Sin duda estamos ante fragmentos de asteroides hechos de acero natural.
En realidad la historia de su origen es más o menos así:
Los asteroides son cuerpos cósmicos rocosos o metálicos
que tienen diámetros desde unos pocos metros, hasta el mayor
conocido con 1 000 km (Asteroide 1 Ceres). Giran alrededor del Sol
como parte del Sistema Solar. Se podría decir que los asteroides
son escombros cósmicos que sobraron de la construcción
planetaria.

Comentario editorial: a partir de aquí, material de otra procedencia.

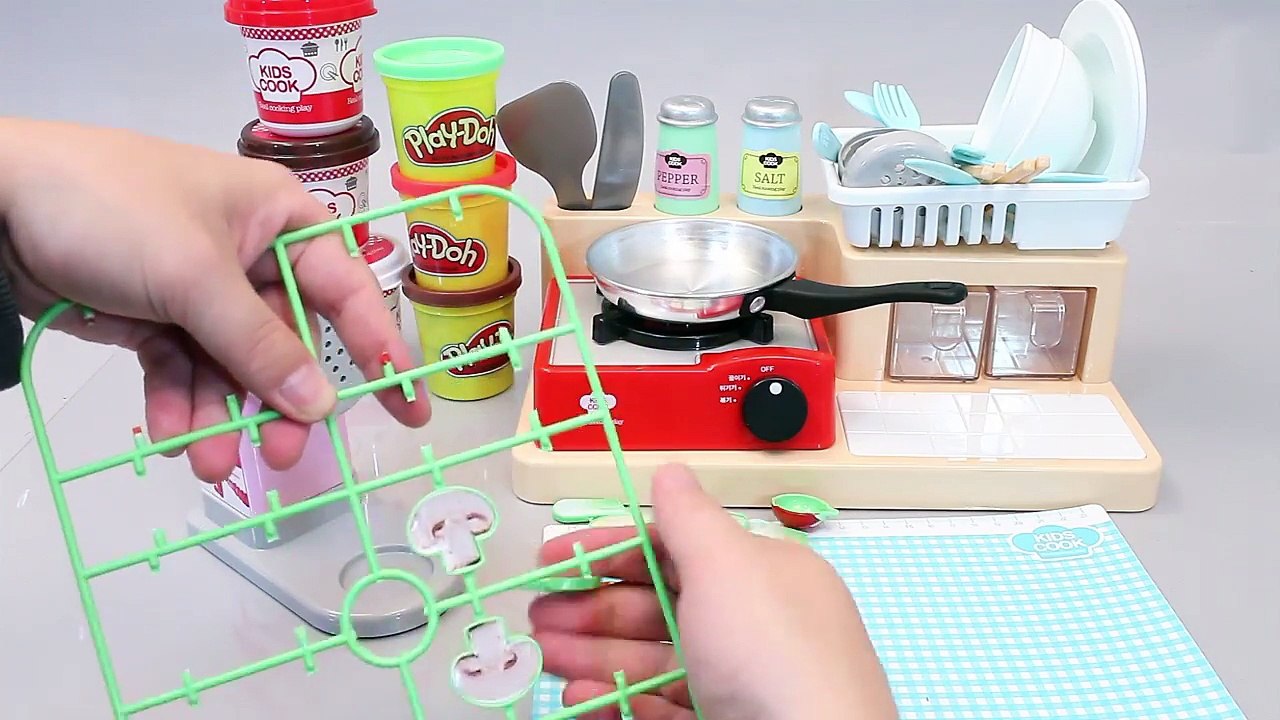 장난감 요리놀이 주방놀이 Play Doh Cooking Spaghetti Maker PlayDough Toys 플레이도우 스파게티 만들기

El Sol y los planetas se formaron hace unos 5 mil millones
de años a partir de una nebulosa galáctica de gas
y polvo calientes. A medida que el gas se enfriaba se condensaba
en gotas y granos de minerales o metales, que luego se agrupaban
y aglomeraban por la mutua fuerza de atracción gravitatoria.
Formaron entonces cuerpos sólidos menores de diversos tamaños.
A partir de ellos crecieron los planetas y los sobrantes de ese
episodio son los asteroides de hoy.
En el principio del Sistema Solar, el material tanto mineral como
metálico que formó los asteroides aún estaba
caliente y fundido. Entonces, por acción de la gravedad,
el metal se separó de la roca y como es más denso
se hundió hacia el centro del cuerpo cósmico, concentrándose
en el núcleo del mismo. Dentro de ese asteroide "padre"
el metal se refinó y enfrió en el núcleo durante
miles de millones de años. Los asteroides de Hierro-Níquel
se han formado a gran profundidad en los núcleos de algunos
asteroides de no menos de 200 km de diámetro. Rodeando a
esos núcleos metálicos había un manto compuesto
de rocas ricas en minerales de Silicio, Hierro y Magnesio.
Hoy mismo hay todavía más de un asteroide metálico
en el Cinturón Principal: El asteroide
16 Psique es
hasta hoy, el más grande asteroide de tipo Metálico
que se conoce en el Cinturón Principal. Es un enorme esferoide
de 250 km de diámetro.
Otro asteroide del Cinturón Principal compuesto por Hierro-Níquel
es el
21 Lutetia, de 95 km de diámetro que será
fotografiado por la sonda europea "Rosetta" en breve tiempo.
Otro caso es el
216 Kleopatra, una masa metálica con
forma de "hueso" que mide 217 x 94 x 81 km de diámetro.
Este asteroide ha sido cartografiado mediante ecos de radar desde
la Tierra, y por su forma de rebotar las ondas de radar se ha confirmado
que está compuesto por Hierro-Níquel metálico.